OBJECTIVE Topiramate became available for use in October 1995. Meta-analysis of its randomised controlled data suggested that it may be the most potent of the new antiepileptic drugs. The aim of this study was to assess the first year’s postlicensing experience in a specialist regional epilepsy clinic.

METHODS The case notes of 174 of 178 patients who were prescribed topiramate in the 12 months between November 1995 and October 1996 were retrospectively reviewed. Data were collected on seizure type, classification of epilepsy, presence or absence of learning difficulties, depression, or behavioural problems, co-medication, dosage escalation, efficacy, adverse events, whether or not the patient was still on topiramate and, if not, the reason for withdrawal. Kaplan-Meier survival analysis was used to estimate the overall retention rate and log rank tests were used to determine factors associated with stopping topiramate.

RESULTS Overall 90 of 174 patients had ceased taking topiramate at the end of the study. The median “survival time” was 427 days (95% CI 362.9–491.1). The cumulative probability for remaining on topiramate at 1 year was 0.549 (95% CI 0.475–0.623). The retention rate in patients in whom topiramate was substituted for another drug was significantly higher than in those in whom it was added to current therapy. Adverse events (CNS related) were the most common reason for stopping topiramate. Eight patients with partial and one patient with juvenile myoclonic epilepsy became seizure free.

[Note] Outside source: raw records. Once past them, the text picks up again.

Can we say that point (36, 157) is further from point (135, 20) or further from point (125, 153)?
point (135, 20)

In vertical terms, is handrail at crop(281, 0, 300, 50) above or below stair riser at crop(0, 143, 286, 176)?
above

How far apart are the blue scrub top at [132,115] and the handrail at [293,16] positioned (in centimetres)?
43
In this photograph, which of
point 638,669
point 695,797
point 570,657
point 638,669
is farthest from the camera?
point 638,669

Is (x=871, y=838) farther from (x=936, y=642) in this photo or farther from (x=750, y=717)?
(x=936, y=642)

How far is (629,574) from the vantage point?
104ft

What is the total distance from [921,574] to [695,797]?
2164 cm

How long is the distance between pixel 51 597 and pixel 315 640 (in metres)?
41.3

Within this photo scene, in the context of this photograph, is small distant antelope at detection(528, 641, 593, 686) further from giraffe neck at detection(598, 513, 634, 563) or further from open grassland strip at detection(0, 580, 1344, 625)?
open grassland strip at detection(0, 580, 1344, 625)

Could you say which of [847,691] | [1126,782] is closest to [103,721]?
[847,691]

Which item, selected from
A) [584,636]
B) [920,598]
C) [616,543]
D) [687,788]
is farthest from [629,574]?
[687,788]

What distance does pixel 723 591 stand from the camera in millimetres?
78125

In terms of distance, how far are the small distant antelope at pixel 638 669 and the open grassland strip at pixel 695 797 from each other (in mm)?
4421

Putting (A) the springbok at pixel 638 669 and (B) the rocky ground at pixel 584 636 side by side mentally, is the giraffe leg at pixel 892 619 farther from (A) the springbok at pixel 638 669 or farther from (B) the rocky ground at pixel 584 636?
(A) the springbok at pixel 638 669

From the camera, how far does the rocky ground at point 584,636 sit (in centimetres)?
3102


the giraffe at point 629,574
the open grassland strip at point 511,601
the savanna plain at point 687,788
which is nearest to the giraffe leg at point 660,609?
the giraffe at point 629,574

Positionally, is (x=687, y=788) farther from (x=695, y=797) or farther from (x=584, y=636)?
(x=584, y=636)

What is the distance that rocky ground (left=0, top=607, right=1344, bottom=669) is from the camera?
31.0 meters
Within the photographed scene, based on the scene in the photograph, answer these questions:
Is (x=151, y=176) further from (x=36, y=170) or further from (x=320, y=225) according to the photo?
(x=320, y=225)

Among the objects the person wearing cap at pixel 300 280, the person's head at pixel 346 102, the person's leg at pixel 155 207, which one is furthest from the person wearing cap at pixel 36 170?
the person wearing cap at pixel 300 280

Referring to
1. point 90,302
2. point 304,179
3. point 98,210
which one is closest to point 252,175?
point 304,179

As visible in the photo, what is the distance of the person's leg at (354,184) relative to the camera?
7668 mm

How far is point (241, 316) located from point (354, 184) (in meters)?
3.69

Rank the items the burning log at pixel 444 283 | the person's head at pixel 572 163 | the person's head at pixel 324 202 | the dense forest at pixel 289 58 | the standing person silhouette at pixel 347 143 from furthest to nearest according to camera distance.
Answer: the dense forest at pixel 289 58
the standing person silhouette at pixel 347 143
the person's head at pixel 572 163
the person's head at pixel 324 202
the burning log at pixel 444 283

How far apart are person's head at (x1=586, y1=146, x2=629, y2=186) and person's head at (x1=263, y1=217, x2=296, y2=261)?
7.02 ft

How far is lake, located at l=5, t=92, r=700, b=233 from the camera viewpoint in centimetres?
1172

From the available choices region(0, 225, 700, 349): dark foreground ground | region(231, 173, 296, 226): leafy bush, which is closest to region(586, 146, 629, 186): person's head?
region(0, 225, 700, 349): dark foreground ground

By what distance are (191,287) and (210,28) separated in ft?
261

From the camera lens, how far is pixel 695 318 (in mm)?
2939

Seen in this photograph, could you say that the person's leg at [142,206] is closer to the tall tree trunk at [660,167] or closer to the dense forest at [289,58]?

CONCLUSIONS There is a significant (20–25%) chance of being intolerant to topiramate at relatively low doses. Substituting topiramate for another antiepileptic drug may reduce the chances of drug withdrawal. If topiramate is tolerated there is a good chance of worthwhile improvement in seizure control. These data, although not derived from randomised controlled trials, represent pragmatic use of novel antiepileptic drugs in “real life” and may be helpful to non-specialists when prescribing topiramate.